TERRACE OF THE CHÂTEAU
The Countess Claude, although supported by such friends as the maréchal of Burgundy, the duke of Savoy, the king of France, and the emperor of Germany, had been reduced to sad straits. From her retreat at the château of Aubonne, without heat, without food, she had appealed to the guard which Berne and Fribourg had established at Gruyère for a little of her home butter and cheese to keep her from actual starvation. The council at Geneva provided for her necessities by requiring the restoration of the amount of her dot, and to her and her daughter possession of the châteaux of Aubonne and Molière for their lives, with a purchasable reversion in favor of Count Jean. But when, dying early, Hélène, in defiance of this provision, left these properties to her husband and his family, there were more quarrels about their possession, and again the European powers were invoked by Guillaume de Vergy, who procured from Louis XII of France a protest as unheeded as the mandate of the emperor, against their diversion to Count Jean. But the maréchal at last succeeded in his long considered plan of amicably uniting the rival claims, for in a family council it was finally agreed that his daughter Marguerite should marry Count Jean's son and successor, and that the purchase money of the two châteaux, supplied by Count Jean, should constitute her dowry. So was concluded a quarrel of more than sixty years, begun and ended by a marriage.

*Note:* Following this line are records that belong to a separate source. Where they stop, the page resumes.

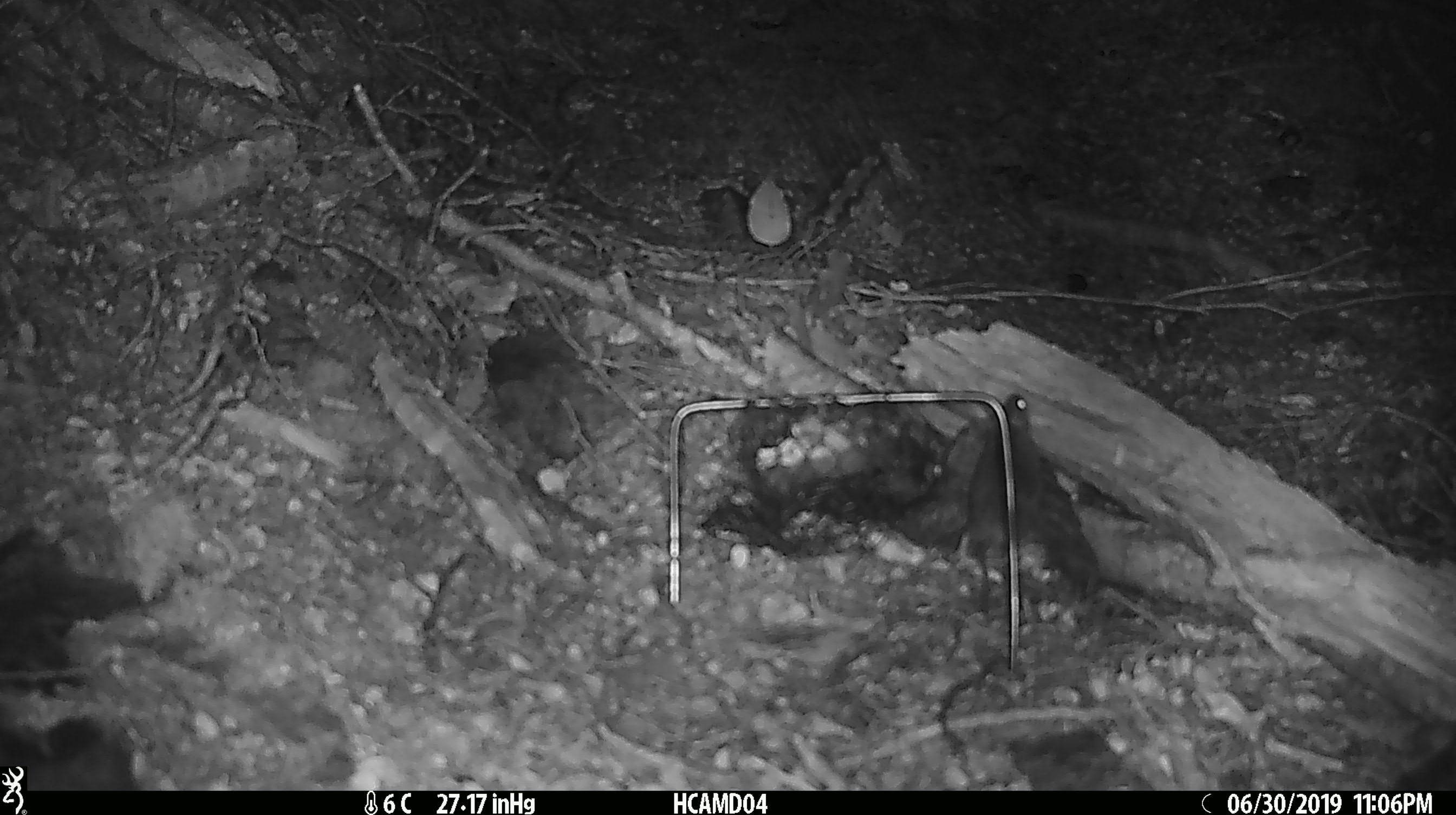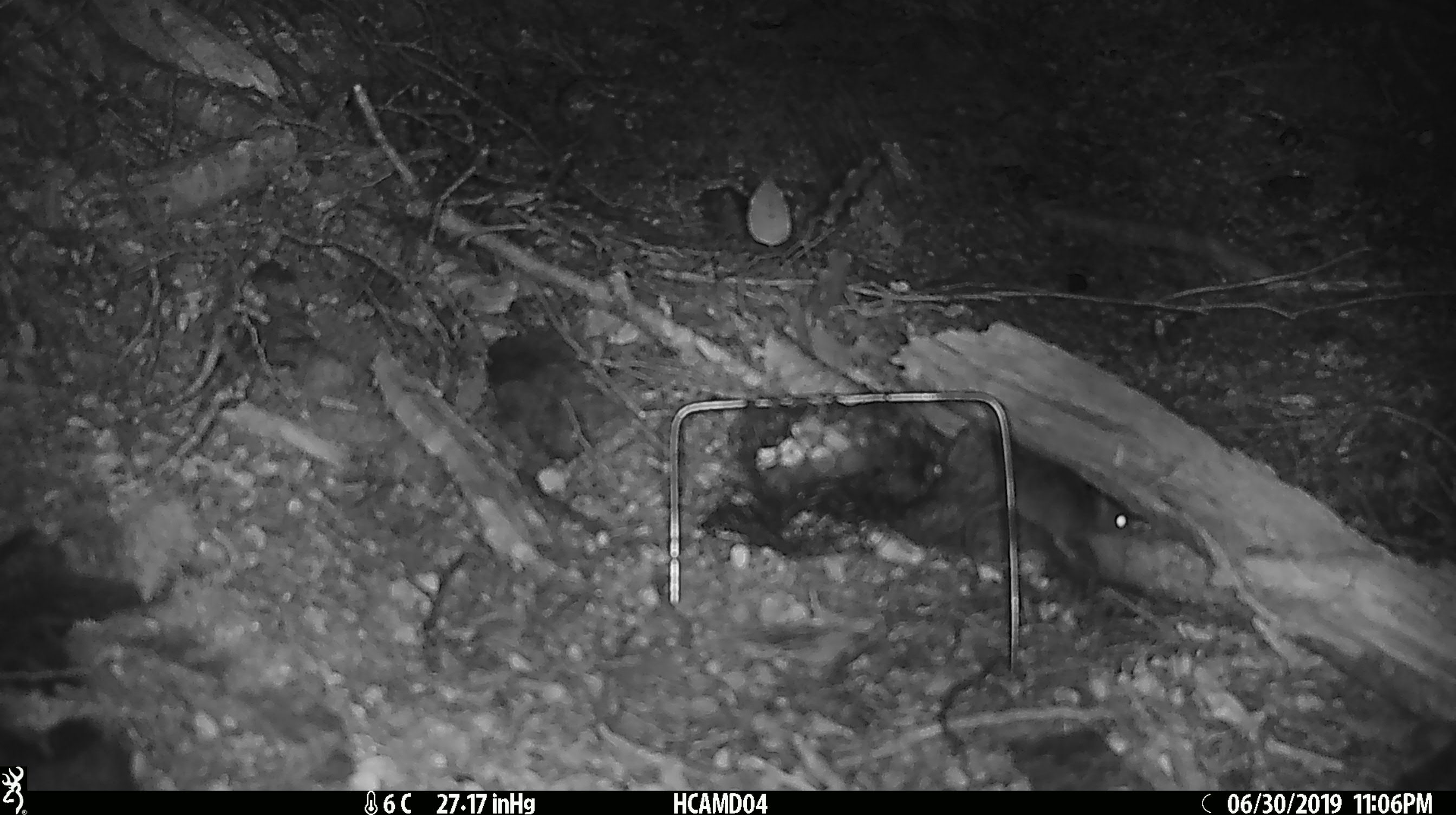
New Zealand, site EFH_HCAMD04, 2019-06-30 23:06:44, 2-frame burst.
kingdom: Animalia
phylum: Chordata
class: Mammalia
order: Rodentia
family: Muridae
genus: Mus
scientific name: Mus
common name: mouse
Mouse (Mus).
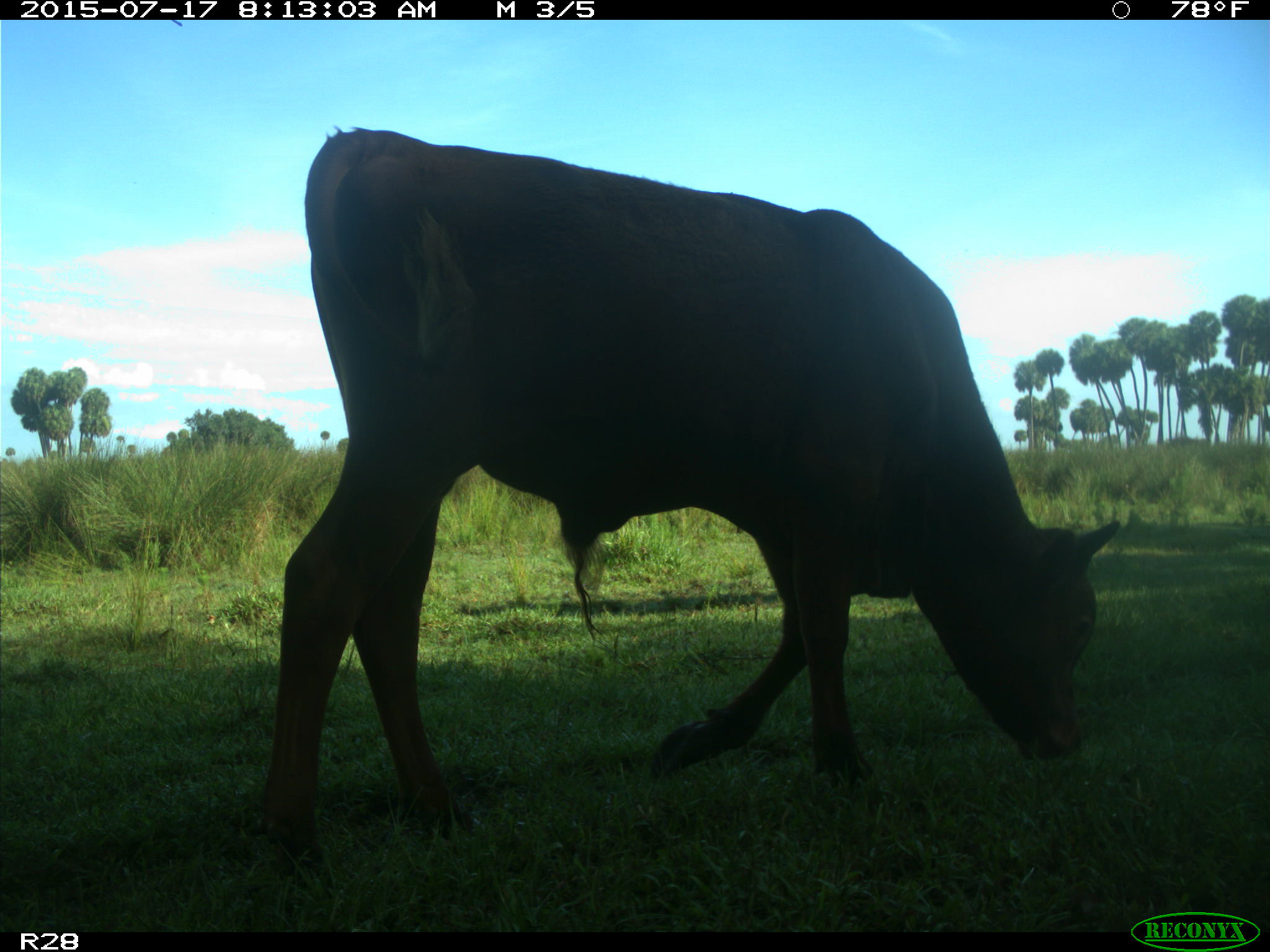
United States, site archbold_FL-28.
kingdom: Animalia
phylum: Chordata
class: Mammalia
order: Artiodactyla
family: Bovidae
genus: Bos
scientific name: Bos taurus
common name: domestic cow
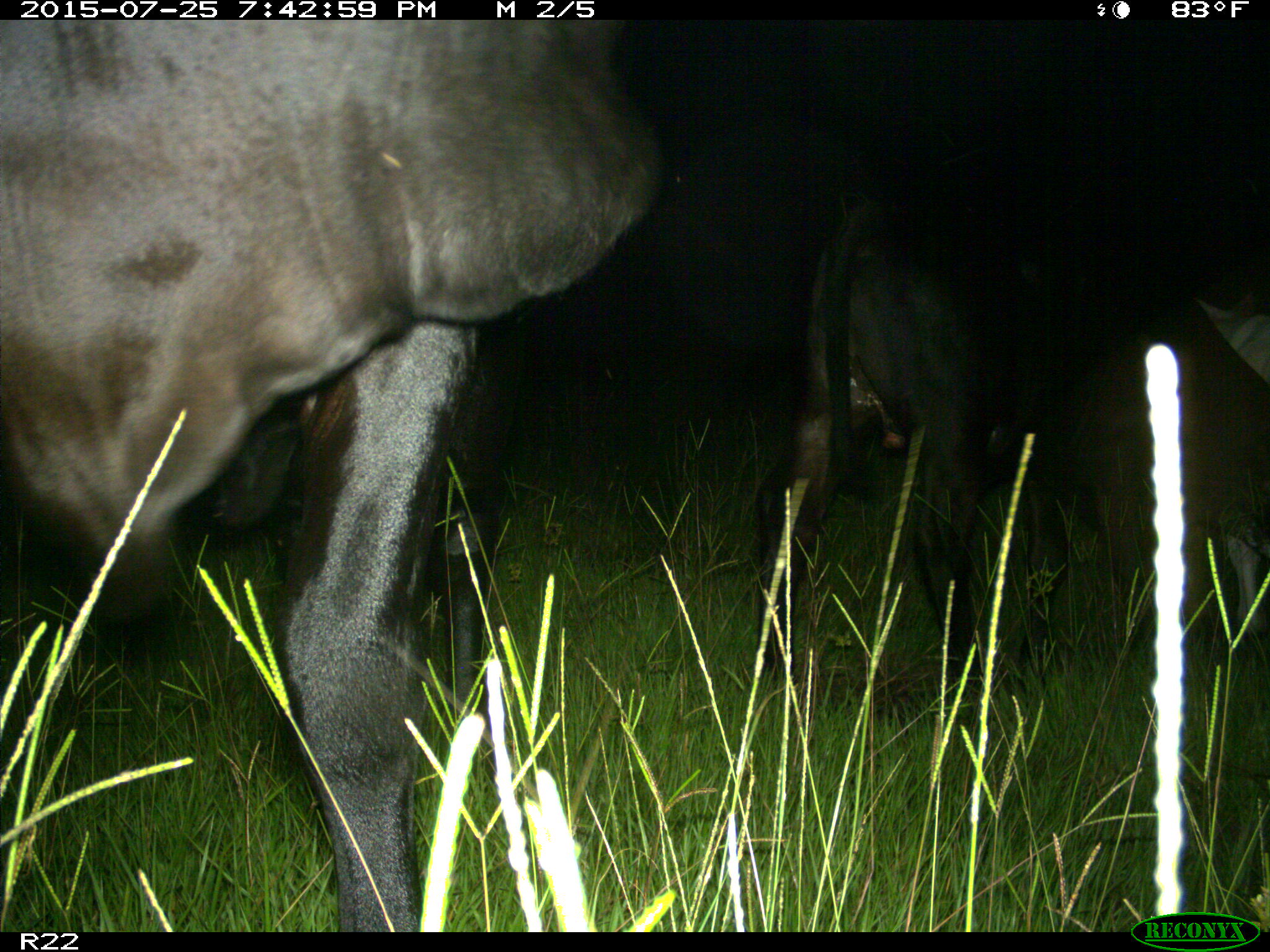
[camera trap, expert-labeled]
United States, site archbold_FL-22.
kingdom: Animalia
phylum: Chordata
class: Mammalia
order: Artiodactyla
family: Bovidae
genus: Bos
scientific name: Bos taurus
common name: domestic cow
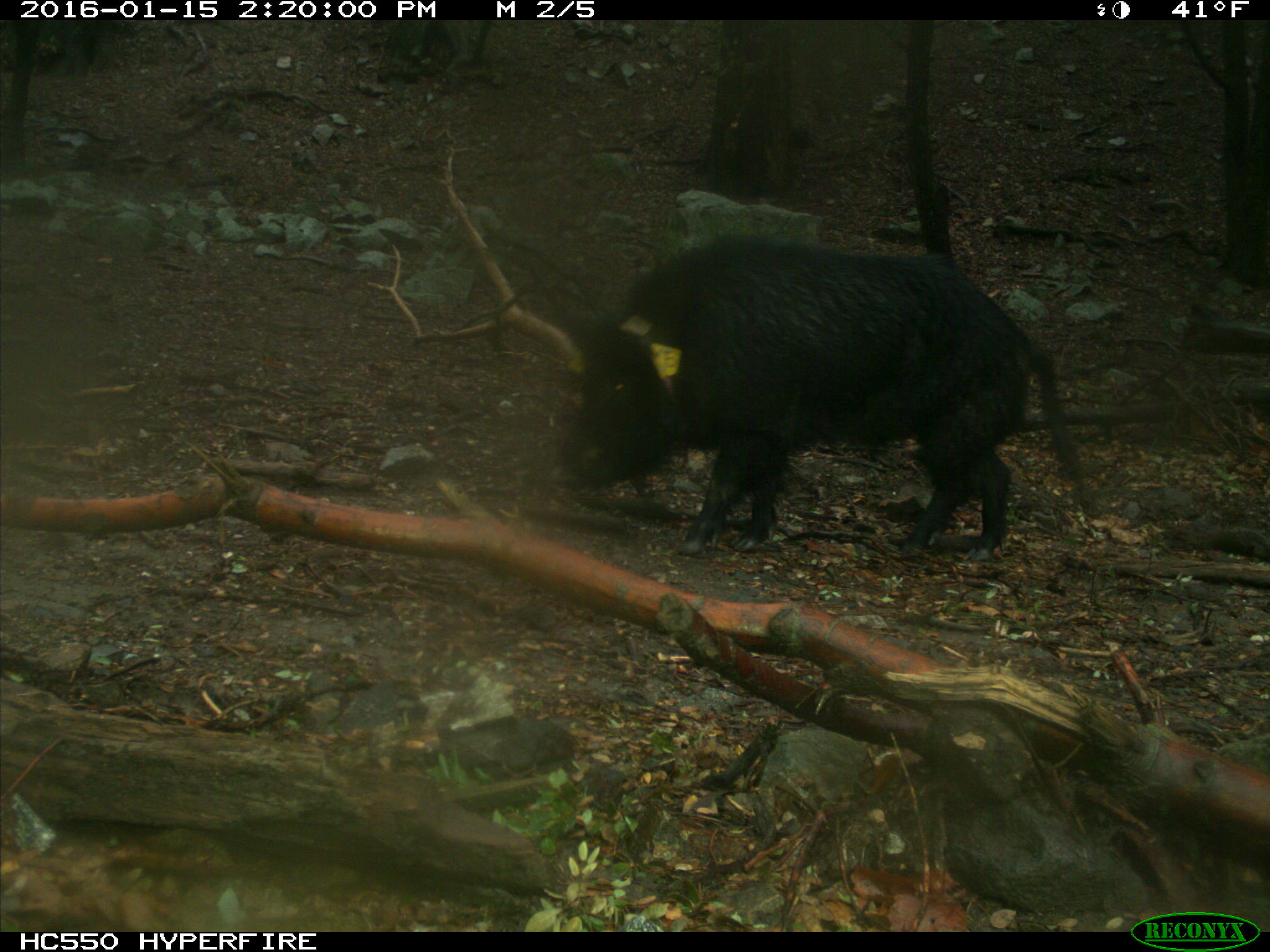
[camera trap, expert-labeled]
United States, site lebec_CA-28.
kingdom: Animalia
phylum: Chordata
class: Mammalia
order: Artiodactyla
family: Suidae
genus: Sus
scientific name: Sus scrofa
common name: wild boar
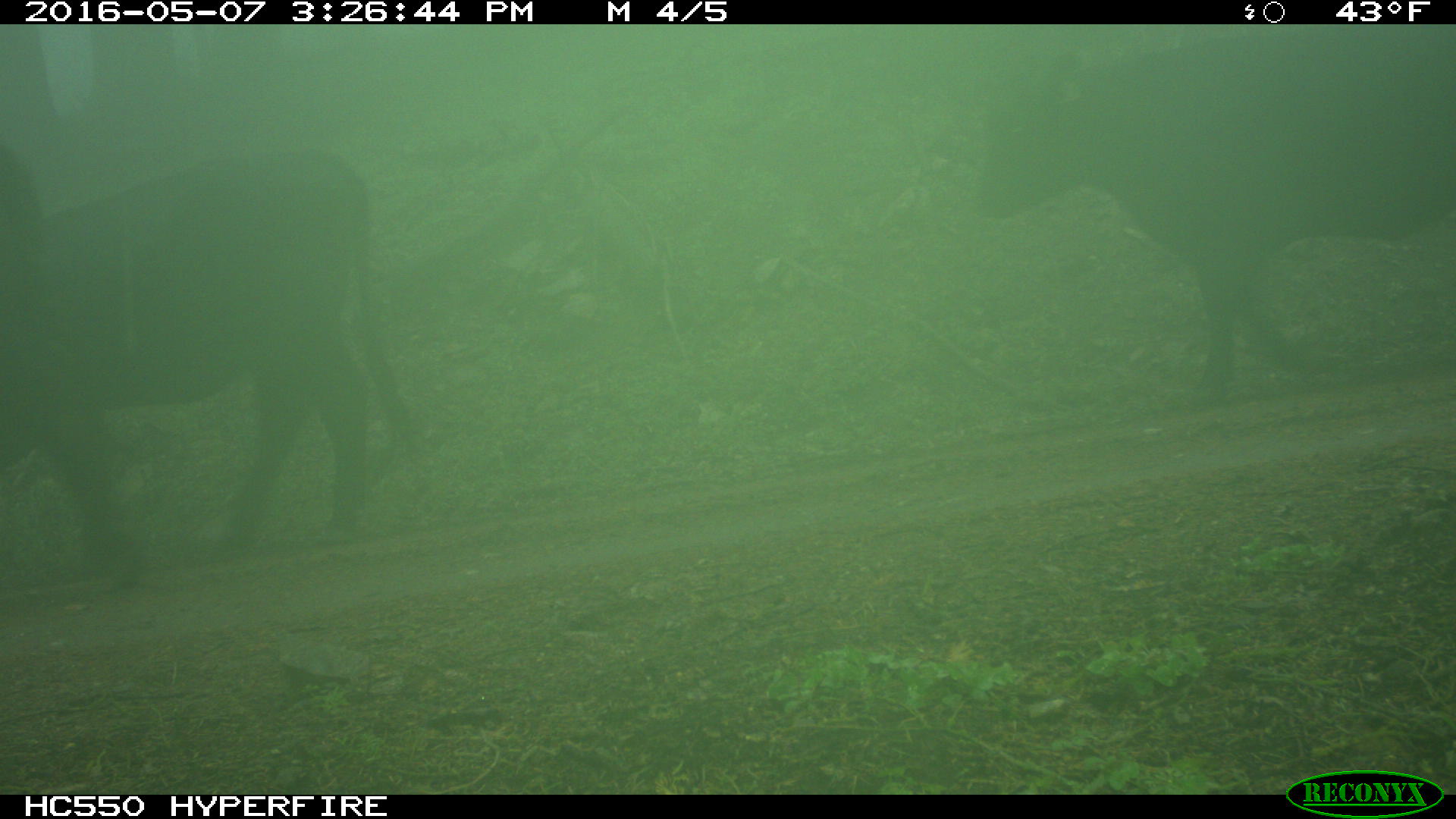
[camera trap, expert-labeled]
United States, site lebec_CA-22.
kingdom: Animalia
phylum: Chordata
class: Mammalia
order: Artiodactyla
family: Bovidae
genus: Bos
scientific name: Bos taurus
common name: domestic cow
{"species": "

The estates so manfully won by Count Jean were not destined to bring him unmixed satisfaction. The men of Gessenay demanded pay for their support in the form of costly enfranchisements from contributions or taxes; the revenues of Gruyère had already been decreased by the long legal processes of the succession, the maintenance of the army of defence, and the payment of Countess Claude's dot and her daughter's pension, as well as by the heavy purchase money of the châteaux of Aubonne and Molière. While still preserving its appearance of luxury the court of Gruyère was now supplied and maintained by loans from Berne and Fribourg, while Count Jean, who had prevailed against so powerful an array of foes, was like his predecessors, despoiled by the bishop of Lausanne, who demanded the cession of his rights over a rich part of his possessions. Thus the reign which had begun by an astonishing display of courage and firmness was so embarrassed by the expenditure incident to its establishment, that it ran thereafter a very inglorious course unmarked by the happy prosperity of former years. When Maximilian I prepared to proceed to Italy to be crowned emperor of the Romans, the Bernois consented to enroll Count Jean's son, his son-in-law, the seigneur of Châtelard, and Claude de Vergy, under the Gruyère banner in the army of confederates which was to swell the imperial forces. But with the refusal of Venice to permit the passage of Maximilian this dream of worldly experience and adventure was necessarily abandoned. Except for the service of the Count's illegitimate son Jean, who fought with a force of Gruyèriens in the battle of Novara, when the Swiss preserved Milan to its dukes against the invading army of Louis XII, no military honor accrued to Gruyère during his reign.